◆ AIM:
How many lines of the listing below contain the string "barn"? Reply with the count alone.

(Items from a data source)

--------------------------------

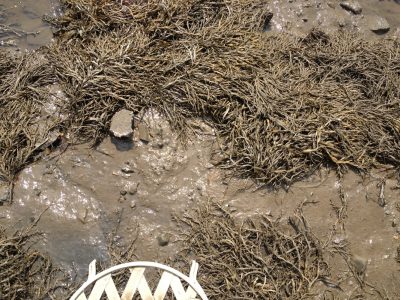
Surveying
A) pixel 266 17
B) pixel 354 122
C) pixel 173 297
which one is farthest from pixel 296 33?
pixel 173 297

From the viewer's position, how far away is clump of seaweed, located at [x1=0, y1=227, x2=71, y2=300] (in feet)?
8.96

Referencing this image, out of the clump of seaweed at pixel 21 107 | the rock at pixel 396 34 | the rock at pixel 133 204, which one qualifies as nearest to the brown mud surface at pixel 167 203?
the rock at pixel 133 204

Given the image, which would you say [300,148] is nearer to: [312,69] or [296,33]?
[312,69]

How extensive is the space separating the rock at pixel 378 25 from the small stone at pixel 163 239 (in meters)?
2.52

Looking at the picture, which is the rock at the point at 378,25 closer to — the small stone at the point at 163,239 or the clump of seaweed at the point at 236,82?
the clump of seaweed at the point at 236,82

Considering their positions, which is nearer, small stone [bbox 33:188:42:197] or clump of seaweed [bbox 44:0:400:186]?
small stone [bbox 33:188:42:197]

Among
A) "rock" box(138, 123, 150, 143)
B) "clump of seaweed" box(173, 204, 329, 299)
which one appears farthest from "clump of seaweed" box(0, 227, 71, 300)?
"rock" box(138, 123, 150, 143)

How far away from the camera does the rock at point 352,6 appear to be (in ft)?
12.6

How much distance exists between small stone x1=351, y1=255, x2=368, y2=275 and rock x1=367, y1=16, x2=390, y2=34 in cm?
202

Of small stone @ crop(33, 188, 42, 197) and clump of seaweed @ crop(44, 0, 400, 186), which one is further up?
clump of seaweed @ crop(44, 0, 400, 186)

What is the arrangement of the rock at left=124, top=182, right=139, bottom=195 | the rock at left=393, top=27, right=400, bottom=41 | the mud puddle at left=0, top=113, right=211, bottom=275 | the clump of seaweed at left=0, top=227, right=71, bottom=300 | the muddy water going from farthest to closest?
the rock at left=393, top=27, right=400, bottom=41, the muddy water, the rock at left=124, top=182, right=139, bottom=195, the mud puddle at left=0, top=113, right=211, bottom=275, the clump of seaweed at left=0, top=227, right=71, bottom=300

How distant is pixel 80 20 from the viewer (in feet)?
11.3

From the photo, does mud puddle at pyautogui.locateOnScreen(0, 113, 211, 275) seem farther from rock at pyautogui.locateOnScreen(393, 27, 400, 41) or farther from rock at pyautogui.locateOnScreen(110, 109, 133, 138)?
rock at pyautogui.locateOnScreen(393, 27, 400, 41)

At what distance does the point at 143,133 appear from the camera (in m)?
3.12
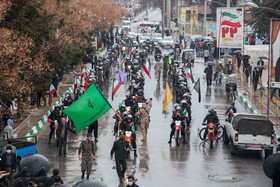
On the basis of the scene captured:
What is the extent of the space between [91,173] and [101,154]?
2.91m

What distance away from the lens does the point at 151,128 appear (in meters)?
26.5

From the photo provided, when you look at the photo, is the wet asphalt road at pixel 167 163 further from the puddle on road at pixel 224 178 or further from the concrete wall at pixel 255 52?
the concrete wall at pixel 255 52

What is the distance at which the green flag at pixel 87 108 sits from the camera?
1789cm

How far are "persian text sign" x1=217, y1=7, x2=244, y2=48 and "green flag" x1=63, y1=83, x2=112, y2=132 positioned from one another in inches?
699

--------------------------------

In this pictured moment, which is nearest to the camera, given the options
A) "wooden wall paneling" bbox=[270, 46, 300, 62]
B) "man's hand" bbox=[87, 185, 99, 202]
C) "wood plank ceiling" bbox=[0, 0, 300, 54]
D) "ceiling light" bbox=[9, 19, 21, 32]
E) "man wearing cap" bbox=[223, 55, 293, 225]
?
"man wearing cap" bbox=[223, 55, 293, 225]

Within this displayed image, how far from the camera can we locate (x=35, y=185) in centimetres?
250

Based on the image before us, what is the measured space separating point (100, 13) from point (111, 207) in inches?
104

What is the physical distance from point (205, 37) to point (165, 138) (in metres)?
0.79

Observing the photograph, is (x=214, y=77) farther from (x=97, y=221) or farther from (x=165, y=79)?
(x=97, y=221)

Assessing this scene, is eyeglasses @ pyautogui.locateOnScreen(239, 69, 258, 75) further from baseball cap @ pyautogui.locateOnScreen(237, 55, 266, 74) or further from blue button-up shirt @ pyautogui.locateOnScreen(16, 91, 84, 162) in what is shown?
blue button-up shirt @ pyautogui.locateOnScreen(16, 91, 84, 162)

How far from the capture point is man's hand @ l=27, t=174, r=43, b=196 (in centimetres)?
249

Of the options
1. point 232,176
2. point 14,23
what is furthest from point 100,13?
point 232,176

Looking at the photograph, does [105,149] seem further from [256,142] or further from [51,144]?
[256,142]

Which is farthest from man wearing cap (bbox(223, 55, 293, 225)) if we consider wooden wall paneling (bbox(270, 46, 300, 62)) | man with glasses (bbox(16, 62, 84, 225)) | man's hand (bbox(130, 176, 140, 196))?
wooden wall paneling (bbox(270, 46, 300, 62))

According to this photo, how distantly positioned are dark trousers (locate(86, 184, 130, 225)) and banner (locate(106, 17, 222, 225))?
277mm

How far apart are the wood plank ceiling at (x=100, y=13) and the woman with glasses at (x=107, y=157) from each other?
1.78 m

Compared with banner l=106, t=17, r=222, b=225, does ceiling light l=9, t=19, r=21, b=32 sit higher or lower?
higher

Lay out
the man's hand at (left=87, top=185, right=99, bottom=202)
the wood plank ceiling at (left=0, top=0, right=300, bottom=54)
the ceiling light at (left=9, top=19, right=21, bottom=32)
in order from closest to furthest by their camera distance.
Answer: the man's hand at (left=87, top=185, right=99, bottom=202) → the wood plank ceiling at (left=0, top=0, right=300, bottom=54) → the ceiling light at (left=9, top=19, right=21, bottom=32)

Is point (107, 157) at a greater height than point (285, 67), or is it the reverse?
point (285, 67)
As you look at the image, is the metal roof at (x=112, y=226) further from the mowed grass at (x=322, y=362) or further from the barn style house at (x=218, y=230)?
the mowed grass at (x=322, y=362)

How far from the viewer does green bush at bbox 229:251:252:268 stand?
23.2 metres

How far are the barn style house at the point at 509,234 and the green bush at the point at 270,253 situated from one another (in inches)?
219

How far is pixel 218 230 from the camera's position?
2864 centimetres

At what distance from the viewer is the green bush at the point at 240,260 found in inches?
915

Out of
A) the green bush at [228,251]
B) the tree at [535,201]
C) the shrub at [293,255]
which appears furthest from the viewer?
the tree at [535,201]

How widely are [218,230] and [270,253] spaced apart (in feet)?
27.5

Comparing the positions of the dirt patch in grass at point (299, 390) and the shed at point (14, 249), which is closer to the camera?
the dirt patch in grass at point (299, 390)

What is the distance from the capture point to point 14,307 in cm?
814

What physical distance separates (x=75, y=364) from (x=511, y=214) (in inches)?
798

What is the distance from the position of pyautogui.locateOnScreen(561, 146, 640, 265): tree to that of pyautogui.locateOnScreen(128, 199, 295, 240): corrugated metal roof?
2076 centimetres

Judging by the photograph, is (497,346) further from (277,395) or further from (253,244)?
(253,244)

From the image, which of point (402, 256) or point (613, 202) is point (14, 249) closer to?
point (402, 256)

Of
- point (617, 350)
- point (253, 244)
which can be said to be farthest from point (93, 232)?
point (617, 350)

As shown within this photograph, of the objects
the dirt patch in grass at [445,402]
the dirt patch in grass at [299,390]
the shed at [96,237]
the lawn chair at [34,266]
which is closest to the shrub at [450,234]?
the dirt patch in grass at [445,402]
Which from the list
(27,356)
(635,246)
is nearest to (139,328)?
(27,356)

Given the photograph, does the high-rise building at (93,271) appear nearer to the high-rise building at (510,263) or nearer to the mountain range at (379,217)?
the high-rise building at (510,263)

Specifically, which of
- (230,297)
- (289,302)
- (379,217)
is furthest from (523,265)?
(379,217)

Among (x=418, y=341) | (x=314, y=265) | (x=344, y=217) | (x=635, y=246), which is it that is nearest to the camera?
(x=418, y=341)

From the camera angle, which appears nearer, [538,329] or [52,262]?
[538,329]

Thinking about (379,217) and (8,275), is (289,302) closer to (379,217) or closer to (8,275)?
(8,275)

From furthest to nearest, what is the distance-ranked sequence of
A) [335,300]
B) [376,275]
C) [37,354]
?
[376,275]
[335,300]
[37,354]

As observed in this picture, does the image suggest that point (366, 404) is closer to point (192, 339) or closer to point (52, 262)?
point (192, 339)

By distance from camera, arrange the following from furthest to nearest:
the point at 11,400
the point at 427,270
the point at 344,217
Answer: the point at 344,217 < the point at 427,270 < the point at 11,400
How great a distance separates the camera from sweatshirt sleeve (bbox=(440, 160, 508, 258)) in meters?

--------------------------------

◆ EXPECTED OUTPUT:
2